I’ve been feeling a little down, if I’m going to be honest. (It’s easy to say #nostigma when I’m feeling great, much harder when I’m struggling.) Jordan has been the best thing ever to happen to my mental health, and I’ve been enjoying the longest streak of calm seas in my adult life, but my two crappy roommates are back. I’m not talking about Jordan and Jerald.

I found them out early this time, and I’m attacking them head on, so I’m calling that progress. I’m admitting it to the world right now, which is a big change from doing everything in my power to hide. And since it’s June, and time to make another resolution, here it is: I’m going to do something every damn day to take care of myself.

Today I took a nap, and I’m not beating myself up for not Making The Most Of Every Minute. Tomorrow (back in CT) I’m going to try on clothes from the Stitch-Fix-esque box I ordered, not berate myself about how much better I’d look in them if I just lost the weight already, and give myself permission to buy something if I like it.

On Monday, I’ll go back to planning my food and bringing snacks to work. I had two successful rounds of 21DF before life started getting in the way and cheat days became cheat weeks, and I’m having my doubts about its efficacy. But I liked the feeling that came with eating my grapes and cottage cheese or hummus and veggies, much better than I like scavenging in the office kitchen for chips, cookies, and granola bars, deciding whether to maximize (fleeting) pleasure or minimize guilt.

This is not a diet post, though. This weekend is about friends, and pizza, and I think I heard something about margaritas. I plan to tell my mental roommates to shove it—with alcohol, if necessary, although I know that’s not an every-day strategy—and enjoy the rare opportunity to be around these people I enjoy.

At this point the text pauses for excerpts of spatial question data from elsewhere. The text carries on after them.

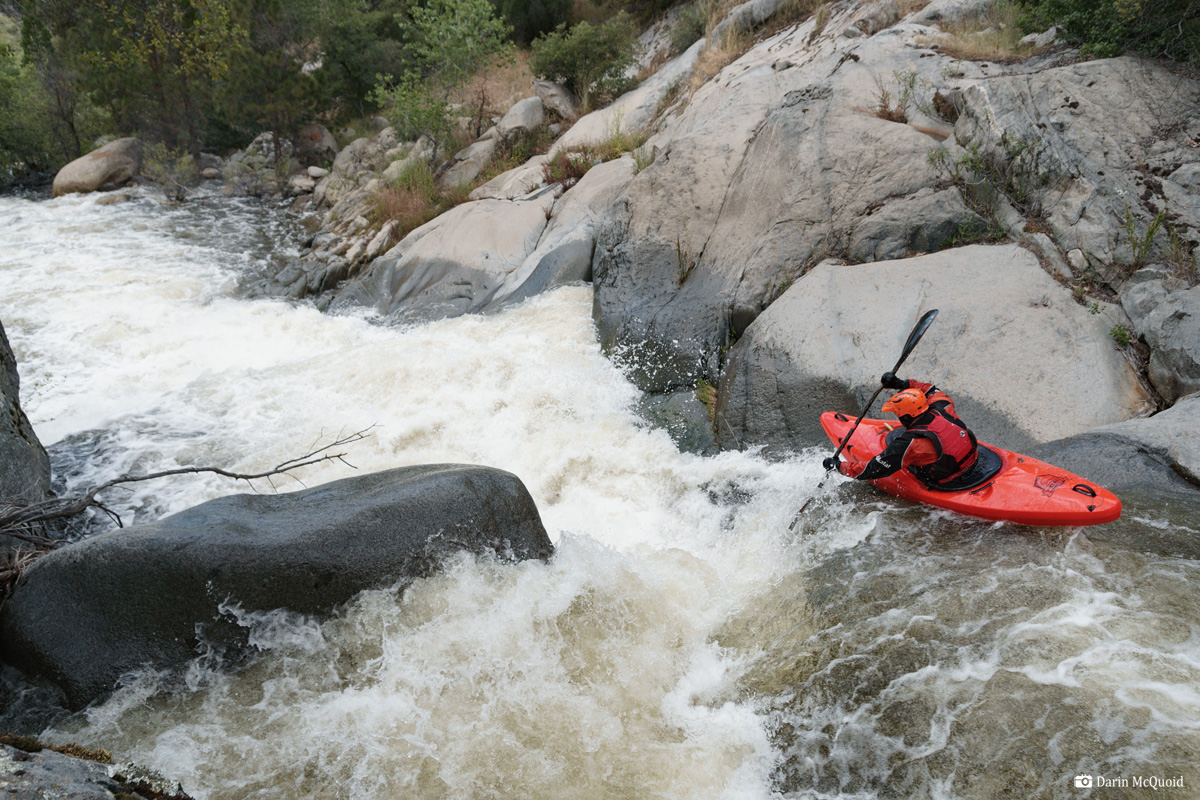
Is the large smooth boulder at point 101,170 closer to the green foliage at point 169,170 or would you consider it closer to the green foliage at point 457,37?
the green foliage at point 169,170

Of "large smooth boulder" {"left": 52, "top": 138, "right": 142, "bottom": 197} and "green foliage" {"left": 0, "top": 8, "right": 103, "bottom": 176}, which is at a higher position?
"green foliage" {"left": 0, "top": 8, "right": 103, "bottom": 176}

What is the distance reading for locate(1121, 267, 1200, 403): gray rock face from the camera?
14.1 ft

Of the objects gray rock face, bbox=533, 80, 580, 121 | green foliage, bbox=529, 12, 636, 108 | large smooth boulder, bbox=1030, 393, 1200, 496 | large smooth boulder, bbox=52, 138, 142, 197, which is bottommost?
large smooth boulder, bbox=1030, 393, 1200, 496

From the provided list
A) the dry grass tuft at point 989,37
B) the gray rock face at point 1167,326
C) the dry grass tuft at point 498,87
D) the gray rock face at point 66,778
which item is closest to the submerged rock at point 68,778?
the gray rock face at point 66,778

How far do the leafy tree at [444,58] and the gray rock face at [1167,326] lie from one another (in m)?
10.7

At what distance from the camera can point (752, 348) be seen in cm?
566

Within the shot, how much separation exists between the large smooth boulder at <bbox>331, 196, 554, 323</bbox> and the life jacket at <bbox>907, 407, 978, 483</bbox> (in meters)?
5.86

If I missed out on seeing you because this hotel bed is so comfy and there’s an elephant sitting on my chest, comment and tell me how much fun we should have the next time I make the trek south.

If you have any suggestions for self-care June, for days when I don’t think I deserve it, comment away!

Because Facebook will want a photo, here’s Jordan taking his own DC nap.

One response to “Real talk, DC edition”

  1. Julia Avatar
    Julia

    Good for you! I suck at self-care so my only advice is to do one thing in your day, just for you, given it due time and attention. Not cramming in a 7 minute shower and calling it self-care. And you did make the most of every moment. You had a period of quiet time and you took a nap AND blogged. That’s winning the day. Love you!